第19章 【番外編】マツノトクエスト 第十八章
「そりゃ、ぼくだって出来る事なら遠慮したかったけど仕方ないでしょ? 呪いって言われたら怖いしタダなら別にキスくらいいいかなって思うじゃん?」
「うっさいわ、このドライモンスターめ! 記憶戻ってからめっちゃ頼りになるなとか感謝してた私の純粋な心を返せコラぁ!!」
「俺はトド松とは理由が違ったけどな、ナス子はパーティの仲間でもあるし一応伝説の乙女でもある訳だから試してみたと言うか」
「一応って言葉も余計っすよね、カラ松」
トド松、カラ松を交互に見て目を据わらせているおそ松。
じゃあキスしようと言う流れには中々なってもらえない。
「いやぁ、確かにタダだし伝説の乙女ではあるけどさ~……寧ろ逆に金もらいたい方じゃね? あ、とか言って俺とキスしたいだけとか? なははは」
「おいいいいいぃ! ムっカつく!!」
「ナス子姉、いっそお金払ってキスしちゃえば?」
「はぁ!? ヤダよ! 記憶は戻したいけどこうまで言われてしようとは思わないねっ!」
この先を進めるにも本当はここで唇を重ねる儀式をした方がいいという事はわかる。
でもほんっきでムカつくこの男。
そう思うとなんで自分はこんなに必死になってるのかと馬鹿馬鹿しくなるし、旅の間だって……まぁ、優しい時もあったけど扱い酷いし未だ私の名前も呼ばないし、認められてない感じがしてムカつくどころか悲しくもなってくる。

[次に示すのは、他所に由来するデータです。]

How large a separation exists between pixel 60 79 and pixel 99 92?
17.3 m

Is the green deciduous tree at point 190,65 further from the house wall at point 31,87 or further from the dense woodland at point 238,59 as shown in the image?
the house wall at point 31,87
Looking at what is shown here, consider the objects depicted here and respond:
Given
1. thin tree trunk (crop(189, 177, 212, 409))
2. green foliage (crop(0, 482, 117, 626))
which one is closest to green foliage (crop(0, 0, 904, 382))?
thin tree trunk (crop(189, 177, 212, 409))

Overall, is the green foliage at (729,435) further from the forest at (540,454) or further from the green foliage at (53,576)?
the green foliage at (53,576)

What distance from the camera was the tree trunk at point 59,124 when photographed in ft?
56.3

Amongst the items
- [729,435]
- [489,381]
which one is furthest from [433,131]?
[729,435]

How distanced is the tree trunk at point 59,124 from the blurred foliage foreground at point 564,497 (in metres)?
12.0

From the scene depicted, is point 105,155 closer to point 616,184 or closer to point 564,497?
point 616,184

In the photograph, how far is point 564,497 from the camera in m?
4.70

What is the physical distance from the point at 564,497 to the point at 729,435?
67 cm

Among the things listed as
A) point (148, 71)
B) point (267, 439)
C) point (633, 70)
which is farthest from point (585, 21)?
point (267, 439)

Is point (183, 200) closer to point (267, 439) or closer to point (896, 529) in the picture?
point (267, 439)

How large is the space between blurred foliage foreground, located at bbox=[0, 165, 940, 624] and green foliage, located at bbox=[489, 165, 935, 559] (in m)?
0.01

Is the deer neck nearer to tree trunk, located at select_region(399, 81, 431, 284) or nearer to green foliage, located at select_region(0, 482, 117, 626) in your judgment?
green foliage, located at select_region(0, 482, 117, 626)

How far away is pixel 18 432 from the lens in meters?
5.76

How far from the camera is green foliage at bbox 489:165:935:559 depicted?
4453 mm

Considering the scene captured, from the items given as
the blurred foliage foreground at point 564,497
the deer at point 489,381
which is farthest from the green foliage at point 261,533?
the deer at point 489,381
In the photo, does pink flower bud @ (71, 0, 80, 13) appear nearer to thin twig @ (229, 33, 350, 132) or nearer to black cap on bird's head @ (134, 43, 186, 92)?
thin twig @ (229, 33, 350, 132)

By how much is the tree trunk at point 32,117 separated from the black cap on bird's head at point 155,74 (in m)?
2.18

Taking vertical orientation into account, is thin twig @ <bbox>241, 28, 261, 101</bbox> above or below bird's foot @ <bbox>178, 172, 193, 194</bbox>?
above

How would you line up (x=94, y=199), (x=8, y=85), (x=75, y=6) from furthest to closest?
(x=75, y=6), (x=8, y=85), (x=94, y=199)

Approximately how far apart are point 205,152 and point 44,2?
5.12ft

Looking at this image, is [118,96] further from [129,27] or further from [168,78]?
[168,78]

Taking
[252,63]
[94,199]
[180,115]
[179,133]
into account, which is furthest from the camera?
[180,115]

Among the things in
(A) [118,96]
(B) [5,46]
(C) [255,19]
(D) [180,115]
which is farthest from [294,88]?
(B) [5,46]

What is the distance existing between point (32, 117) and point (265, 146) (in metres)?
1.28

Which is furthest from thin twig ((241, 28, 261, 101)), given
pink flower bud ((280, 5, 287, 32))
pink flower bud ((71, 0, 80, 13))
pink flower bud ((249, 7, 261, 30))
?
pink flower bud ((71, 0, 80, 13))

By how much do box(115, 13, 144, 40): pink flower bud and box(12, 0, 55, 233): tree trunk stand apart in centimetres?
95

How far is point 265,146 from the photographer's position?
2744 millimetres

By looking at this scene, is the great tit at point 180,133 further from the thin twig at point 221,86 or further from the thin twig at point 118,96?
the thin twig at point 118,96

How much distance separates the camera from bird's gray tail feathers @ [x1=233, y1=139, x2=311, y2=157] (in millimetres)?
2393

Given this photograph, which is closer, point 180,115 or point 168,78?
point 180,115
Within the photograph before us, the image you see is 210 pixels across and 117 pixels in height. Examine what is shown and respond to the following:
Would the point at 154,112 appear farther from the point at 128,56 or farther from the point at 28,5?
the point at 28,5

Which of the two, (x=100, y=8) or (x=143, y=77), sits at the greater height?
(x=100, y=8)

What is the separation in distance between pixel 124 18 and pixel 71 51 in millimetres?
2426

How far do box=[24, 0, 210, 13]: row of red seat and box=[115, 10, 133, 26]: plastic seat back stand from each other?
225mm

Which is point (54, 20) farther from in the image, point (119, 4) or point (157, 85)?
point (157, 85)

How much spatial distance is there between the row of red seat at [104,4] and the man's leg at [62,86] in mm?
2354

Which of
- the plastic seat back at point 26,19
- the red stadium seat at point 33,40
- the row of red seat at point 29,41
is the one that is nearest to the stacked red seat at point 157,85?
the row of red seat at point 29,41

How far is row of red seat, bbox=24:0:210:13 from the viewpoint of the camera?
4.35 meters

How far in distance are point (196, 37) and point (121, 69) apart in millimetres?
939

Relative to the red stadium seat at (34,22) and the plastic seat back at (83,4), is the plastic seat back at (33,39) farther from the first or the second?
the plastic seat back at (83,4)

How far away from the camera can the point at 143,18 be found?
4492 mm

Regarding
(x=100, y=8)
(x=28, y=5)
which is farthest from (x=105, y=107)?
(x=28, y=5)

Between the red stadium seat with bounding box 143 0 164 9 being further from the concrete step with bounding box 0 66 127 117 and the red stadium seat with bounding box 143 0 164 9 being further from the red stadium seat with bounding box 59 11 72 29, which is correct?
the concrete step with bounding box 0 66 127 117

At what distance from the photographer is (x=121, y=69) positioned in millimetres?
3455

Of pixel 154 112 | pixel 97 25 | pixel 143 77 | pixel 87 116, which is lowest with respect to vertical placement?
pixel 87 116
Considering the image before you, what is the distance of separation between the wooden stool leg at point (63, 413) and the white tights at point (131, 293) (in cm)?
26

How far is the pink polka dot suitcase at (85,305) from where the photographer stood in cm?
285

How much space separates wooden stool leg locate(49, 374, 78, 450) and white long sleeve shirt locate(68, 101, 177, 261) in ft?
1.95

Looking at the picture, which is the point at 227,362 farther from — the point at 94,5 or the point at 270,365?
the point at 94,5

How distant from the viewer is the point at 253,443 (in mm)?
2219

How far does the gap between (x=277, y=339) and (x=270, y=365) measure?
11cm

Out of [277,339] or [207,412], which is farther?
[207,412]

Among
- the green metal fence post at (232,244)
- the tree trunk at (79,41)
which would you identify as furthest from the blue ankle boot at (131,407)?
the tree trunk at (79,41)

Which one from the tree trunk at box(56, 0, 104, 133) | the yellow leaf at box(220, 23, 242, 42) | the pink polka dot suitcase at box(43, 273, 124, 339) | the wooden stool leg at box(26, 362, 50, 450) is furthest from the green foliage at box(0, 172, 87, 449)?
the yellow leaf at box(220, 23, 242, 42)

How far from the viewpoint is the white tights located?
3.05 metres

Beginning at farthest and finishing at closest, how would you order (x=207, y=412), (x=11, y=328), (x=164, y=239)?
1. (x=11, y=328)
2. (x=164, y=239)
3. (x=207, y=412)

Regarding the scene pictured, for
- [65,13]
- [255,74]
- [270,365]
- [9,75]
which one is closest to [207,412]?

「もういい!! 知らないっ! 一生忘れたままでいろクソニートがぁぁっ!!」
「あ、ナス子姉っ」
なんだかその悲しさの所為で泣きそうになってしまい、だからと言って勇者おそ松の前でなんか絶対に涙を流すのも嫌で私はベットから降りると扉へ向かい、部屋の外に出て行った。